Trump ran a campaign based on the notion of putting America first. Through his many speeches and press releases, he listed the dangers of globalization and the necessity to focus on domestic issues in the United States and not play the role of world police.  This attack against the citizens in Syria, however, seems to have changed his perspective to a degree.  He admitted that Assad’s bombing altered his view on the situation, and that the brutally murdered children had a serious impact on his decision.

While this reaction is certainly understandable, it has opened up the question of America’s role in the region.  Following several wars in the Middle East and an overwhelming desire to leave the region—something Obama made efforts towards—this move seems to have positioned the U.S. back at the forefront of rebel opposition in a highly unstable country. Despite claiming that the United States’ position in Syria remains unchanged, it is difficult to imagine that the United States will return to allow the Assad regime to carry out unfettered attacks. 
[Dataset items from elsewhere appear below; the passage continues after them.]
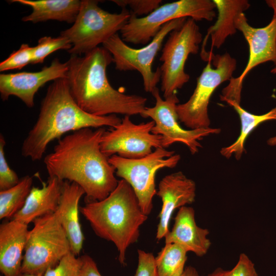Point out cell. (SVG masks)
<instances>
[{
  "mask_svg": "<svg viewBox=\"0 0 276 276\" xmlns=\"http://www.w3.org/2000/svg\"><path fill=\"white\" fill-rule=\"evenodd\" d=\"M105 130L85 128L72 132L58 140L43 159L49 177L77 184L85 192L86 203L105 199L118 184L115 169L100 148Z\"/></svg>",
  "mask_w": 276,
  "mask_h": 276,
  "instance_id": "obj_1",
  "label": "cell"
},
{
  "mask_svg": "<svg viewBox=\"0 0 276 276\" xmlns=\"http://www.w3.org/2000/svg\"><path fill=\"white\" fill-rule=\"evenodd\" d=\"M32 8V12L22 18L24 22L37 23L56 20L74 23L78 14L81 1L79 0H12Z\"/></svg>",
  "mask_w": 276,
  "mask_h": 276,
  "instance_id": "obj_22",
  "label": "cell"
},
{
  "mask_svg": "<svg viewBox=\"0 0 276 276\" xmlns=\"http://www.w3.org/2000/svg\"><path fill=\"white\" fill-rule=\"evenodd\" d=\"M181 276H199L196 269L192 266H188L185 269Z\"/></svg>",
  "mask_w": 276,
  "mask_h": 276,
  "instance_id": "obj_34",
  "label": "cell"
},
{
  "mask_svg": "<svg viewBox=\"0 0 276 276\" xmlns=\"http://www.w3.org/2000/svg\"><path fill=\"white\" fill-rule=\"evenodd\" d=\"M43 274H26V275H25V276H42Z\"/></svg>",
  "mask_w": 276,
  "mask_h": 276,
  "instance_id": "obj_39",
  "label": "cell"
},
{
  "mask_svg": "<svg viewBox=\"0 0 276 276\" xmlns=\"http://www.w3.org/2000/svg\"><path fill=\"white\" fill-rule=\"evenodd\" d=\"M188 251L181 246L165 244L155 258L157 276H181Z\"/></svg>",
  "mask_w": 276,
  "mask_h": 276,
  "instance_id": "obj_25",
  "label": "cell"
},
{
  "mask_svg": "<svg viewBox=\"0 0 276 276\" xmlns=\"http://www.w3.org/2000/svg\"><path fill=\"white\" fill-rule=\"evenodd\" d=\"M267 143L269 146H274L276 145V136L269 138Z\"/></svg>",
  "mask_w": 276,
  "mask_h": 276,
  "instance_id": "obj_37",
  "label": "cell"
},
{
  "mask_svg": "<svg viewBox=\"0 0 276 276\" xmlns=\"http://www.w3.org/2000/svg\"><path fill=\"white\" fill-rule=\"evenodd\" d=\"M218 10L217 20L207 30L201 47L200 57L204 60L208 52L205 49L208 39L211 38L212 49L219 48L229 36L236 33L235 21L237 15L250 7L247 0H213Z\"/></svg>",
  "mask_w": 276,
  "mask_h": 276,
  "instance_id": "obj_21",
  "label": "cell"
},
{
  "mask_svg": "<svg viewBox=\"0 0 276 276\" xmlns=\"http://www.w3.org/2000/svg\"><path fill=\"white\" fill-rule=\"evenodd\" d=\"M216 6L211 0H179L160 5L148 15L137 17L131 14L120 30L122 40L134 44H147L166 23L179 18L212 20Z\"/></svg>",
  "mask_w": 276,
  "mask_h": 276,
  "instance_id": "obj_7",
  "label": "cell"
},
{
  "mask_svg": "<svg viewBox=\"0 0 276 276\" xmlns=\"http://www.w3.org/2000/svg\"><path fill=\"white\" fill-rule=\"evenodd\" d=\"M227 103L238 113L240 120L241 130L237 140L231 145L222 148L220 153L226 158H229L234 155L235 158L239 160L245 151V142L251 131L264 122L276 120V106L266 113L257 115L248 112L239 104L234 102Z\"/></svg>",
  "mask_w": 276,
  "mask_h": 276,
  "instance_id": "obj_23",
  "label": "cell"
},
{
  "mask_svg": "<svg viewBox=\"0 0 276 276\" xmlns=\"http://www.w3.org/2000/svg\"><path fill=\"white\" fill-rule=\"evenodd\" d=\"M108 159L115 169L116 175L131 186L142 211L148 216L152 211L153 198L157 192L155 184L156 172L162 168L175 167L180 155L161 147L140 158L129 159L113 155Z\"/></svg>",
  "mask_w": 276,
  "mask_h": 276,
  "instance_id": "obj_8",
  "label": "cell"
},
{
  "mask_svg": "<svg viewBox=\"0 0 276 276\" xmlns=\"http://www.w3.org/2000/svg\"><path fill=\"white\" fill-rule=\"evenodd\" d=\"M33 178L26 175L15 186L0 191V219H11L23 207L32 188Z\"/></svg>",
  "mask_w": 276,
  "mask_h": 276,
  "instance_id": "obj_24",
  "label": "cell"
},
{
  "mask_svg": "<svg viewBox=\"0 0 276 276\" xmlns=\"http://www.w3.org/2000/svg\"><path fill=\"white\" fill-rule=\"evenodd\" d=\"M270 72L272 74H276V66L271 69Z\"/></svg>",
  "mask_w": 276,
  "mask_h": 276,
  "instance_id": "obj_38",
  "label": "cell"
},
{
  "mask_svg": "<svg viewBox=\"0 0 276 276\" xmlns=\"http://www.w3.org/2000/svg\"><path fill=\"white\" fill-rule=\"evenodd\" d=\"M5 139L0 135V191L6 190L16 185L20 181L16 173L9 166L5 156Z\"/></svg>",
  "mask_w": 276,
  "mask_h": 276,
  "instance_id": "obj_29",
  "label": "cell"
},
{
  "mask_svg": "<svg viewBox=\"0 0 276 276\" xmlns=\"http://www.w3.org/2000/svg\"><path fill=\"white\" fill-rule=\"evenodd\" d=\"M229 270H224L221 268L216 269L213 272L206 276H228Z\"/></svg>",
  "mask_w": 276,
  "mask_h": 276,
  "instance_id": "obj_35",
  "label": "cell"
},
{
  "mask_svg": "<svg viewBox=\"0 0 276 276\" xmlns=\"http://www.w3.org/2000/svg\"><path fill=\"white\" fill-rule=\"evenodd\" d=\"M209 234L208 229L197 225L193 208L184 206L179 208L171 231L165 237V244H178L188 252L202 257L208 252L211 245L207 237Z\"/></svg>",
  "mask_w": 276,
  "mask_h": 276,
  "instance_id": "obj_19",
  "label": "cell"
},
{
  "mask_svg": "<svg viewBox=\"0 0 276 276\" xmlns=\"http://www.w3.org/2000/svg\"><path fill=\"white\" fill-rule=\"evenodd\" d=\"M81 267L80 258L70 252L56 266L48 269L42 276H81Z\"/></svg>",
  "mask_w": 276,
  "mask_h": 276,
  "instance_id": "obj_28",
  "label": "cell"
},
{
  "mask_svg": "<svg viewBox=\"0 0 276 276\" xmlns=\"http://www.w3.org/2000/svg\"><path fill=\"white\" fill-rule=\"evenodd\" d=\"M33 223L23 257L24 275L43 274L71 252L67 235L55 213L38 218Z\"/></svg>",
  "mask_w": 276,
  "mask_h": 276,
  "instance_id": "obj_6",
  "label": "cell"
},
{
  "mask_svg": "<svg viewBox=\"0 0 276 276\" xmlns=\"http://www.w3.org/2000/svg\"><path fill=\"white\" fill-rule=\"evenodd\" d=\"M67 62L66 79L70 93L84 111L97 116H130L141 115L146 107V98L124 94L111 85L106 69L113 58L103 47H98L83 56L71 55Z\"/></svg>",
  "mask_w": 276,
  "mask_h": 276,
  "instance_id": "obj_2",
  "label": "cell"
},
{
  "mask_svg": "<svg viewBox=\"0 0 276 276\" xmlns=\"http://www.w3.org/2000/svg\"><path fill=\"white\" fill-rule=\"evenodd\" d=\"M202 35L195 20L187 18L183 25L174 30L162 50L159 60L161 90L164 99L175 94L190 79L185 65L190 54H196Z\"/></svg>",
  "mask_w": 276,
  "mask_h": 276,
  "instance_id": "obj_10",
  "label": "cell"
},
{
  "mask_svg": "<svg viewBox=\"0 0 276 276\" xmlns=\"http://www.w3.org/2000/svg\"><path fill=\"white\" fill-rule=\"evenodd\" d=\"M80 212L98 236L115 245L119 261L125 264L126 250L137 241L140 227L148 218L131 186L123 179L119 180L107 197L86 203L80 207Z\"/></svg>",
  "mask_w": 276,
  "mask_h": 276,
  "instance_id": "obj_4",
  "label": "cell"
},
{
  "mask_svg": "<svg viewBox=\"0 0 276 276\" xmlns=\"http://www.w3.org/2000/svg\"><path fill=\"white\" fill-rule=\"evenodd\" d=\"M99 1L82 0L80 9L72 26L60 33L68 38L71 55L82 56L98 47L122 29L131 13L123 9L119 13H109L99 5Z\"/></svg>",
  "mask_w": 276,
  "mask_h": 276,
  "instance_id": "obj_5",
  "label": "cell"
},
{
  "mask_svg": "<svg viewBox=\"0 0 276 276\" xmlns=\"http://www.w3.org/2000/svg\"><path fill=\"white\" fill-rule=\"evenodd\" d=\"M28 225L14 219L0 225V271L3 276H25L22 263Z\"/></svg>",
  "mask_w": 276,
  "mask_h": 276,
  "instance_id": "obj_17",
  "label": "cell"
},
{
  "mask_svg": "<svg viewBox=\"0 0 276 276\" xmlns=\"http://www.w3.org/2000/svg\"><path fill=\"white\" fill-rule=\"evenodd\" d=\"M72 47L70 40L66 37L60 36L53 38L44 36L40 38L37 45L34 47L31 64H41L51 53L58 50H70Z\"/></svg>",
  "mask_w": 276,
  "mask_h": 276,
  "instance_id": "obj_26",
  "label": "cell"
},
{
  "mask_svg": "<svg viewBox=\"0 0 276 276\" xmlns=\"http://www.w3.org/2000/svg\"><path fill=\"white\" fill-rule=\"evenodd\" d=\"M236 66V60L228 53L214 54L198 78L189 99L177 105L178 120L191 129L210 127L208 106L210 98L221 83L233 77Z\"/></svg>",
  "mask_w": 276,
  "mask_h": 276,
  "instance_id": "obj_9",
  "label": "cell"
},
{
  "mask_svg": "<svg viewBox=\"0 0 276 276\" xmlns=\"http://www.w3.org/2000/svg\"><path fill=\"white\" fill-rule=\"evenodd\" d=\"M34 47L22 44L19 49L14 51L9 57L0 63V72L20 70L32 63Z\"/></svg>",
  "mask_w": 276,
  "mask_h": 276,
  "instance_id": "obj_27",
  "label": "cell"
},
{
  "mask_svg": "<svg viewBox=\"0 0 276 276\" xmlns=\"http://www.w3.org/2000/svg\"><path fill=\"white\" fill-rule=\"evenodd\" d=\"M228 276H258L255 265L244 253L240 255L235 267L229 270Z\"/></svg>",
  "mask_w": 276,
  "mask_h": 276,
  "instance_id": "obj_32",
  "label": "cell"
},
{
  "mask_svg": "<svg viewBox=\"0 0 276 276\" xmlns=\"http://www.w3.org/2000/svg\"><path fill=\"white\" fill-rule=\"evenodd\" d=\"M83 195L84 190L77 184L63 181L58 205L54 213L67 235L71 252L77 256L80 254L84 241L80 223L79 206Z\"/></svg>",
  "mask_w": 276,
  "mask_h": 276,
  "instance_id": "obj_18",
  "label": "cell"
},
{
  "mask_svg": "<svg viewBox=\"0 0 276 276\" xmlns=\"http://www.w3.org/2000/svg\"><path fill=\"white\" fill-rule=\"evenodd\" d=\"M138 264L134 276H157L155 258L152 254L139 249Z\"/></svg>",
  "mask_w": 276,
  "mask_h": 276,
  "instance_id": "obj_31",
  "label": "cell"
},
{
  "mask_svg": "<svg viewBox=\"0 0 276 276\" xmlns=\"http://www.w3.org/2000/svg\"><path fill=\"white\" fill-rule=\"evenodd\" d=\"M155 100L153 107H146L141 116L150 118L154 122L151 132L162 138V147L166 148L175 143L185 144L192 154L197 153L202 145L199 142L204 137L218 134L221 129L217 128H202L186 130L178 123L176 106L179 102L176 94L163 100L156 87L152 92Z\"/></svg>",
  "mask_w": 276,
  "mask_h": 276,
  "instance_id": "obj_12",
  "label": "cell"
},
{
  "mask_svg": "<svg viewBox=\"0 0 276 276\" xmlns=\"http://www.w3.org/2000/svg\"><path fill=\"white\" fill-rule=\"evenodd\" d=\"M196 190L195 182L181 171L168 174L160 181L156 192L162 201L156 235L158 240L169 232V224L174 211L195 201Z\"/></svg>",
  "mask_w": 276,
  "mask_h": 276,
  "instance_id": "obj_16",
  "label": "cell"
},
{
  "mask_svg": "<svg viewBox=\"0 0 276 276\" xmlns=\"http://www.w3.org/2000/svg\"><path fill=\"white\" fill-rule=\"evenodd\" d=\"M237 30L241 32L249 46L247 64L237 78L232 77L222 90L221 101L240 104L242 83L247 74L259 64L272 62L276 66V16L273 15L267 25L254 28L247 22L244 13L239 14L235 21Z\"/></svg>",
  "mask_w": 276,
  "mask_h": 276,
  "instance_id": "obj_13",
  "label": "cell"
},
{
  "mask_svg": "<svg viewBox=\"0 0 276 276\" xmlns=\"http://www.w3.org/2000/svg\"><path fill=\"white\" fill-rule=\"evenodd\" d=\"M122 119L116 114L97 116L76 103L66 78L54 80L43 99L38 118L23 141L21 153L32 161L40 160L49 144L68 132L83 128L113 127Z\"/></svg>",
  "mask_w": 276,
  "mask_h": 276,
  "instance_id": "obj_3",
  "label": "cell"
},
{
  "mask_svg": "<svg viewBox=\"0 0 276 276\" xmlns=\"http://www.w3.org/2000/svg\"><path fill=\"white\" fill-rule=\"evenodd\" d=\"M122 9L129 7L132 14L136 16L147 15L161 4L162 0H112L111 1Z\"/></svg>",
  "mask_w": 276,
  "mask_h": 276,
  "instance_id": "obj_30",
  "label": "cell"
},
{
  "mask_svg": "<svg viewBox=\"0 0 276 276\" xmlns=\"http://www.w3.org/2000/svg\"><path fill=\"white\" fill-rule=\"evenodd\" d=\"M63 181L56 177H49L42 182L41 188L33 187L23 207L12 219L28 225L38 218L54 213L61 194Z\"/></svg>",
  "mask_w": 276,
  "mask_h": 276,
  "instance_id": "obj_20",
  "label": "cell"
},
{
  "mask_svg": "<svg viewBox=\"0 0 276 276\" xmlns=\"http://www.w3.org/2000/svg\"><path fill=\"white\" fill-rule=\"evenodd\" d=\"M153 121L139 124L133 123L130 116H125L121 122L105 130L101 140V151L108 157L113 155L135 159L147 156L153 148L162 147V138L151 132Z\"/></svg>",
  "mask_w": 276,
  "mask_h": 276,
  "instance_id": "obj_14",
  "label": "cell"
},
{
  "mask_svg": "<svg viewBox=\"0 0 276 276\" xmlns=\"http://www.w3.org/2000/svg\"><path fill=\"white\" fill-rule=\"evenodd\" d=\"M68 65L55 58L48 66L35 72H22L0 75V95L3 101L10 96L20 99L29 108L34 105V97L46 83L60 78H67Z\"/></svg>",
  "mask_w": 276,
  "mask_h": 276,
  "instance_id": "obj_15",
  "label": "cell"
},
{
  "mask_svg": "<svg viewBox=\"0 0 276 276\" xmlns=\"http://www.w3.org/2000/svg\"><path fill=\"white\" fill-rule=\"evenodd\" d=\"M80 258L81 261V276H102L91 257L84 255Z\"/></svg>",
  "mask_w": 276,
  "mask_h": 276,
  "instance_id": "obj_33",
  "label": "cell"
},
{
  "mask_svg": "<svg viewBox=\"0 0 276 276\" xmlns=\"http://www.w3.org/2000/svg\"><path fill=\"white\" fill-rule=\"evenodd\" d=\"M266 3L273 11V15L276 16V0H267Z\"/></svg>",
  "mask_w": 276,
  "mask_h": 276,
  "instance_id": "obj_36",
  "label": "cell"
},
{
  "mask_svg": "<svg viewBox=\"0 0 276 276\" xmlns=\"http://www.w3.org/2000/svg\"><path fill=\"white\" fill-rule=\"evenodd\" d=\"M187 18H179L168 22L149 43L141 48L128 45L118 33L103 43V47L111 53L116 70L137 71L142 77L145 90L152 93L160 80L161 75L159 67L155 71H152L153 62L166 36L181 26Z\"/></svg>",
  "mask_w": 276,
  "mask_h": 276,
  "instance_id": "obj_11",
  "label": "cell"
}]
</instances>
What is most surprising about these strikes is the public reaction. Even one of Trump’s most critical opponents have defended the action.  Senator Elizabeth Warren (D-Mass.) is constantly critiquing the administration. Yet, even Warren  expressed the necessity for action after such an atrocity.  However, she asked for a clear explanation from the administration about their plans in the region.

The administration is now positioned in a very difficult place and presented with the first real foreign policy issue of the term. During the previous administration, the regime was criticized for its actions; however, no direct confrontation was taken against the regime. The strike also highlights the lack of unified foreign policy in the current administration. While many agree with the strike—for the time being at least—the administration has yet to develop a coherent and public policy towards both our allies and enemies.  It was easy for President Trump to ridicule our countries foreign policy while he was campaigning, but it is now his administration and his decisions that will shape the U.S. relations with other countries for years to come.

Going forward, the administration will have to decide whether to stand by their “America First” approach and leave the Syrian civil war alone or actively participate in the civil war. While not criticizing the actual strike, many are wary of the implications from this decision.